United States District Court, W.D. Washington, Seattle

November 14, 2017

YVETTE BAILEY, Plaintiff,
v.
ALPHA TECHNOLOGIES INCORPORATED, et al., Defendants.

          ORDER

          JOHN C. COUGHENOUR UNITED STATES DISTRICT JUDGE.

         This matter comes before the Court on Defendants' motion for judgment as a matter of law (Dkt. No. 97). Having thoroughly considered the evidence and testimony presented at trial and the parties' arguments, the Court GRANTS the motion for the reasons explained herein.

         I. DISCUSSION

         A. Judgment as a Matter of Law Standard

         During trial, if the Court determines a party has not presented sufficient evidence to allow a reasonable jury to find for it on an issue, the Court may: “(A) resolve the issue against the party; and (B) grant a motion for judgment as a matter of law against the party on a claim or a defense that, under the controlling law, can be maintained or defeated only with a favorable finding on that issue.” Fed.R.Civ.P. 50(a). Judgment as a matter of law is proper when the evidence, viewed in the light most favorable to the nonmoving party, permits only one reasonable conclusion. See Berry v. Bunnell, 39 F.3d 1056, 1057 (9th Cir. 1994).

         B. Wrongful Termination in Violation of Public Policy

         As a general rule, employees in Washington work at-will, meaning they can be terminated for any reason that is not unlawful. See Rose v. Anderson Hay & Grain Co., 358 P.3d 1139, 1141 (Wash. 2015). The tort of wrongful termination in violation of public policy is a narrow exception to the at-will doctrine. See, e.g., Villiarimo v. Aloha Island Air, Inc., 281 F.3d 1054, 1063 (9th Cir. 2002); White v. State, 929 P.2d 396, 408 (Wash. 1997). Washington courts have recognized that the tort applies to situations where an employee is fired in retaliation for reporting employer misconduct, i.e. whistleblowing. See, e.g., Gardner v. Loomis Armored Inc., 913 P.2d 377, 384 (Wash. 1996).

         When financial misconduct is the subject of a whistleblowing claim, courts have held that employees must demonstrate their employer committed an actual violation of law or violated the purpose of the law. Ellis v. City of Seattle, 13 P.3d 1065, 1070 (2000), as amended (Jan. 8, 2001) (citing cases). In addition, an employee must show that she acted “to further the public good, and not merely private or proprietary interests.” Farnam v. CRISTA Ministries, 807 P.2d 830, 835 (Wash. 1991) (citation omitted). Finally, the employee must show that her whistleblowing was a “substantial factor” in the employer's termination decision. Rickman v. Premera Blue Cross, 358 P.3d 1153, 1160 (2015), as amended (Nov. 23, 2015) (citation omitted).

         C. Bailey's Evidence of Whistleblowing

         Bailey has not provided sufficient evidence to allow a reasonable jury to find that the Defendants terminated her in violation of public policy. First, Bailey did not present evidence that her act of reporting excessive price margins was a violation of the letter or policy of federal tax laws. Second, the evidence does not support a finding that Bailey sought to further the public good by reporting the price information to the Defendants. Third, Bailey did not provide sufficient evidence that her conduct was a substantial factor in the Defendants' decision to terminate her.

         Bailey testified that she was instructed by Defendant Frederic Kaiser to monitor the price margins that Telecomponents and Supply (TCS) was charging Defendant Altair Advanced Industries (Altair) for component parts purchased from foreign contract manufacturers. Both Bailey and Kaiser testified that Kaiser told Bailey to let him know if the price margins for those components climbed above 10-20%.

* [EXERCISE TASK 1]:
Answer these questions using the court order:
(a) Which judge signed the order?
(b) What docket number does the order give for the Defendants' motion?
(c) Above what range of price margins was Bailey to let Kaiser know?
* [EXERCISE TASK 2]: According to the court order, why does the Court grant the Defendants' motion for judgment as a matter of law?
* [EXERCISE TASK 3]: Reproduce the court order verbatim from the words "When financial misconduct" up to and including the words "2015) (citation omitted).".
The listing that comes next has no connection to the court order.

* [SUPPLIED INFORMATION]:
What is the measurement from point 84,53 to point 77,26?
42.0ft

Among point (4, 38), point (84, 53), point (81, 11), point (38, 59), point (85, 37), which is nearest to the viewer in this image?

* [PROBLEM SOLUTION 1]:
(a) John C. Coughenour, United States District Judge.
(b) Dkt. No. 97.
(c) Above 10-20%.

* [PROBLEM SOLUTION 2]: The Court finds that Bailey has not provided enough evidence for a reasonable jury to find that she was terminated in violation of public policy. She did not show that her reporting of excessive price margins was a violation of the letter or policy of federal tax laws, or that she sought to further the public good. She also did not show that her conduct was a substantial factor in the decision to terminate her.

* [PROBLEM SOLUTION 3]:
When financial misconduct is the subject of a whistleblowing claim, courts have held that employees must demonstrate their employer committed an actual violation of law or violated the purpose of the law. Ellis v. City of Seattle, 13 P.3d 1065, 1070 (2000), as amended (Jan. 8, 2001) (citing cases). In addition, an employee must show that she acted “to further the public good, and not merely private or proprietary interests.” Farnam v. CRISTA Ministries, 807 P.2d 830, 835 (Wash. 1991) (citation omitted). Finally, the employee must show that her whistleblowing was a “substantial factor” in the employer's termination decision. Rickman v. Premera Blue Cross, 358 P.3d 1153, 1160 (2015), as amended (Nov. 23, 2015) (citation omitted).